We aren’t the only species to engage in such behavior, he adds. Our closest relatives, chimpanzees, regularly engage in lethal attacks. “To deliberately stalk and kill members of other groups, as the chimps do, that alone is very suggestive of an evolutionary basis for warfare,” he says.
But evidence to support or refute such theories has been thin on the ground. The sparse previous examples of prehistoric violence can be interpreted as individual acts of aggression, like a 430,000-year-old murder victim found in Spain last year. That makes Nataruk a valuable data point in the fossil record.
More clues may be found among the behaviors of living peoples. Researchers can make inferences about conflict among early human hunter-gatherers by studying their closest living parallels, groups like the San of southern Africa. But such comparisons are tenuous, Glowacki notes.

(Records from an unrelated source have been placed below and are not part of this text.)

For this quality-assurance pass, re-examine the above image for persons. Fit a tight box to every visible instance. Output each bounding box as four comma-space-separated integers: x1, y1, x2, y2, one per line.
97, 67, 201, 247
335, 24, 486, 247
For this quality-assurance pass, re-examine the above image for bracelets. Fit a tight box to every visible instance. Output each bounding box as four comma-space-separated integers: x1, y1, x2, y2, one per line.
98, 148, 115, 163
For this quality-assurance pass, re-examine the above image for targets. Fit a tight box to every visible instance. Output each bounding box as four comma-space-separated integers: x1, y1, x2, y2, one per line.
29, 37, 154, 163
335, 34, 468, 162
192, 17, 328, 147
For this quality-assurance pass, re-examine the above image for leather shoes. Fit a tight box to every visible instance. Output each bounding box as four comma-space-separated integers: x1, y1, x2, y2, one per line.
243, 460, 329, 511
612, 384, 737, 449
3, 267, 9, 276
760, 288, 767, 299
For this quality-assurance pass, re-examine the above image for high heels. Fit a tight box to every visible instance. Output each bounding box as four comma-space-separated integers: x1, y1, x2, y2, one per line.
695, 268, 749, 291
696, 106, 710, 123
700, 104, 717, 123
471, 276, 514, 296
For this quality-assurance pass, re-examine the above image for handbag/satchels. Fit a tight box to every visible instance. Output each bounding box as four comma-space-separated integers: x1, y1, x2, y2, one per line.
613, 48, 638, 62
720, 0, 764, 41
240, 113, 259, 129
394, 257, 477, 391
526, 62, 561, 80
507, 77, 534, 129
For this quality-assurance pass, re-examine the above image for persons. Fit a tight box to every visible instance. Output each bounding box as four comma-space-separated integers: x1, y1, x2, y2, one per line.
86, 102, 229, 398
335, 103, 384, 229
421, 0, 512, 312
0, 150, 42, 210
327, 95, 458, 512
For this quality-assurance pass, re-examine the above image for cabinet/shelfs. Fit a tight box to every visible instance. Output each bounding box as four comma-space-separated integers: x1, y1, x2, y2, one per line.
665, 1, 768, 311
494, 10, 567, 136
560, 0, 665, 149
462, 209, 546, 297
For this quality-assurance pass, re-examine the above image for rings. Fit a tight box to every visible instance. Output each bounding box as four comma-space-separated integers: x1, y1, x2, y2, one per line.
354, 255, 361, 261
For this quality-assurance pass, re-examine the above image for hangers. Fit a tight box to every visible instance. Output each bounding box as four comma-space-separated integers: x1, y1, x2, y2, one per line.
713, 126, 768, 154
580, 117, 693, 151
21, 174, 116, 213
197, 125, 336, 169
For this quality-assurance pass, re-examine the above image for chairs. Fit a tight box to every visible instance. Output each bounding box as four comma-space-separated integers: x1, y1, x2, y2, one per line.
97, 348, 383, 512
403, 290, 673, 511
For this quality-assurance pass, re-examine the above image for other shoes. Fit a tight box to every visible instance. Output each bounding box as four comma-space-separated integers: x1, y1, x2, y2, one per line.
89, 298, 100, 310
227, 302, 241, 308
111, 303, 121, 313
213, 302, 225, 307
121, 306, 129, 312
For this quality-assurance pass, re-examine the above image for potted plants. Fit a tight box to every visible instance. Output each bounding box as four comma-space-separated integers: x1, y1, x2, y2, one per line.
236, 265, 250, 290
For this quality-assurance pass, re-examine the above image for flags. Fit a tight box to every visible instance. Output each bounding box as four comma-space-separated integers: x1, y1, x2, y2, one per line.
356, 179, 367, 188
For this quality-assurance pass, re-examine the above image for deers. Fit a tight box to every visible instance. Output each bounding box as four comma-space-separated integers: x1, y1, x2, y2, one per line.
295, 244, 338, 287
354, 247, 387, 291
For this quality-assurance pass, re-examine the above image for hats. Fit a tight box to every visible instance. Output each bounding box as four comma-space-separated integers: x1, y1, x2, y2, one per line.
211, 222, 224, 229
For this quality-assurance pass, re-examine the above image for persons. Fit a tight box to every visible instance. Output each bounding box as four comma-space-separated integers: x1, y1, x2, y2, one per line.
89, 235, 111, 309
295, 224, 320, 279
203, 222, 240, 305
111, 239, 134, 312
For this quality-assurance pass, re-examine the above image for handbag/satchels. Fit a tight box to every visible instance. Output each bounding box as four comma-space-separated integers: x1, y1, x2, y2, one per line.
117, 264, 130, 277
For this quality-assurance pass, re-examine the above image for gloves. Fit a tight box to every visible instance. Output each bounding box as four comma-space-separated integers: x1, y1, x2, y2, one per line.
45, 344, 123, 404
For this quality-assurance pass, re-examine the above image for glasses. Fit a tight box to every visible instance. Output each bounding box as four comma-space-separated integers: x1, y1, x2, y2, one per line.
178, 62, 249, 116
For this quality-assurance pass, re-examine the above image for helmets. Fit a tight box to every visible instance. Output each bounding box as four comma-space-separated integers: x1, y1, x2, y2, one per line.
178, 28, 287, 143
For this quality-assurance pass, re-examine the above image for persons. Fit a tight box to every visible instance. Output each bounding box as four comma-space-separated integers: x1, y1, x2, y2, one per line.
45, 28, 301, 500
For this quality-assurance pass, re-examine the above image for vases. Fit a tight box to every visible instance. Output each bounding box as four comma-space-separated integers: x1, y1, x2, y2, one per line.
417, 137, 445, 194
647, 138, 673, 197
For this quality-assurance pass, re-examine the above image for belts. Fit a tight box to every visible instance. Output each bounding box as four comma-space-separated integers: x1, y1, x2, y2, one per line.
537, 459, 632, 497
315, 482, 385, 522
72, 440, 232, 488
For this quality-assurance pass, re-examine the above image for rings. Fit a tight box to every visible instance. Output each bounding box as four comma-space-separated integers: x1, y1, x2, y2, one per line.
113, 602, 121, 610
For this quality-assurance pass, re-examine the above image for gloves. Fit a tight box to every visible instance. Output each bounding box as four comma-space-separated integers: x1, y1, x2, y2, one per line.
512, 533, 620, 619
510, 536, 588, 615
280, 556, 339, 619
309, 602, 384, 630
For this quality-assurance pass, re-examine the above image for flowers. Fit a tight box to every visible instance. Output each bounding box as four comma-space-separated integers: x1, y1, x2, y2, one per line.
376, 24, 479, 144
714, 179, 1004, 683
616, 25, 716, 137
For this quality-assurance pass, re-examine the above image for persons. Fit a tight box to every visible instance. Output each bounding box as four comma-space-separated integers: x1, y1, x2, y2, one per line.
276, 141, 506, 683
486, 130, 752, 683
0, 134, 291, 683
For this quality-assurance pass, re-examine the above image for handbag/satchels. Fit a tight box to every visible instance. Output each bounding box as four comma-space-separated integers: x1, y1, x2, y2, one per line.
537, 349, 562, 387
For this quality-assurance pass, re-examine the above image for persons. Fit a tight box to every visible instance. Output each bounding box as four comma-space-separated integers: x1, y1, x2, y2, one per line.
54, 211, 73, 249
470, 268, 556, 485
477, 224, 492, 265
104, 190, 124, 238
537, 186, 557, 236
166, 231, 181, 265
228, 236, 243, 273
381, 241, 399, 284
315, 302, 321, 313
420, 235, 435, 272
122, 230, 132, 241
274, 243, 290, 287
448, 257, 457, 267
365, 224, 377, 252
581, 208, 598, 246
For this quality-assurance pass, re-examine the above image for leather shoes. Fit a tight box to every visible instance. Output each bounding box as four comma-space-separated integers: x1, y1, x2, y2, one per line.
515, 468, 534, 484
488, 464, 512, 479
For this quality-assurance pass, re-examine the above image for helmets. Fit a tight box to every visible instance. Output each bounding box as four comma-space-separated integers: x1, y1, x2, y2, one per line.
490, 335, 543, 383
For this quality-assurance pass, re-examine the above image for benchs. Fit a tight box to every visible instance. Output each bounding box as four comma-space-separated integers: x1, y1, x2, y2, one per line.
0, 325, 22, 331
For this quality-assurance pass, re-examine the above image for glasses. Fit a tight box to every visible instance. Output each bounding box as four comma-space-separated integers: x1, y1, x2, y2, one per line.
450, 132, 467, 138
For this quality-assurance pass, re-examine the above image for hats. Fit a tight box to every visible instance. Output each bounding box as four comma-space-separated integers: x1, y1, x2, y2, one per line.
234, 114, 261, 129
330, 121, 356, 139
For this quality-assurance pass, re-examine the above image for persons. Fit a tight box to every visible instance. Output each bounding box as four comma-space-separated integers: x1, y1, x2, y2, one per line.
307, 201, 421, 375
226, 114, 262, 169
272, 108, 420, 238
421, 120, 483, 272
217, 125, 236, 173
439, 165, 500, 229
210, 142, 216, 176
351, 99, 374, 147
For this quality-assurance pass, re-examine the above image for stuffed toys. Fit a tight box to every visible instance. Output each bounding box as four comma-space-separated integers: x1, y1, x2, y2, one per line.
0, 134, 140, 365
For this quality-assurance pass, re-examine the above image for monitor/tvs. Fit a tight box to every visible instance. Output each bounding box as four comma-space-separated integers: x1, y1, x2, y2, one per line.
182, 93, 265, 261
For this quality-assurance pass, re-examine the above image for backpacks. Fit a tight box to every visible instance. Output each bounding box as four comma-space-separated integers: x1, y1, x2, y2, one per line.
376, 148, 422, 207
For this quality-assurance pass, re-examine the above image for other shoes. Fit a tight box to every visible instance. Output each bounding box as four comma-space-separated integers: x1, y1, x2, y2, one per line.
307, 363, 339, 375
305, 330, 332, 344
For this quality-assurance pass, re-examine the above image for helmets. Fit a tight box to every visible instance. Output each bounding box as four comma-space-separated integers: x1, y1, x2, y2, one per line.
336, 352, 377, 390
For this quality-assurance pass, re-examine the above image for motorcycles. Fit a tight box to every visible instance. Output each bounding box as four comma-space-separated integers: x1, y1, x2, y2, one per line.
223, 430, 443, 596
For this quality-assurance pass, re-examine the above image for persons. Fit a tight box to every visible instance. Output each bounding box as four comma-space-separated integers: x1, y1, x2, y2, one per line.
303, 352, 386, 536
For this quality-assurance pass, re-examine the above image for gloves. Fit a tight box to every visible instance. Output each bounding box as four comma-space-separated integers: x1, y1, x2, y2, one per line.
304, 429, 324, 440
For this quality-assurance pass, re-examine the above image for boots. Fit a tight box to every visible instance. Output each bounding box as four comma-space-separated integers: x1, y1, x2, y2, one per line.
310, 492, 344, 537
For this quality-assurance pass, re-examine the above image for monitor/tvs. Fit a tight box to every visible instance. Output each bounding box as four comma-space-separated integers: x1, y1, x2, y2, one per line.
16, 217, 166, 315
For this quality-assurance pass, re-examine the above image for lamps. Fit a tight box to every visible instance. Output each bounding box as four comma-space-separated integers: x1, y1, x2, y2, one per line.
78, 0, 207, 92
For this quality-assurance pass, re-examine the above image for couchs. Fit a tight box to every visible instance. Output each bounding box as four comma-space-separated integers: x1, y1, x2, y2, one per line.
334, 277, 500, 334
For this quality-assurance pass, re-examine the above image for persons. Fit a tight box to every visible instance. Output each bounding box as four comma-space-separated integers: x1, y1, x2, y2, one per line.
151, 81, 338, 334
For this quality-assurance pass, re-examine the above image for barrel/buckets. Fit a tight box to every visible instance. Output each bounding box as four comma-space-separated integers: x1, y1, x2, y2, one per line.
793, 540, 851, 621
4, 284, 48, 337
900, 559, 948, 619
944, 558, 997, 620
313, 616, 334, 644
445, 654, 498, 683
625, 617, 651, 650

“The San are very different from our ancestors. They live in nations, they are surrounded by pastoralists and they go to markets. That limits the utility of making inferences about our own past.” Still there are other suggestions that resource competition isn’t always at the root of human violence.
“In New Guinea for example, where there are abundant resources and land, you’ve traditionally seen very intense warfare driven by tribal and status dynamics,” Glowacki says. “We don’t have any way of knowing if that was involved at Nataruk.”
And whatever its roots, warfare persists even in the same region of Africa: “This is still an area with a lot of intense violence in the 21st century,” Glowacki notes. “It was eye-opening from my perspective that the first really good fossil evidence for warfare among ancient hunter-gatherers comes from a place where there is still, today, this ongoing intergroup violence.”
But, the authors point out, there is another aspect of human behavior that has also stood the test of time.
“We should also not forget that humans, uniquely in the animal world, are also capable of extraordinary acts of altruism, compassion and caring,” Mirazon Lahr says. “Clearly both are part of our nature.”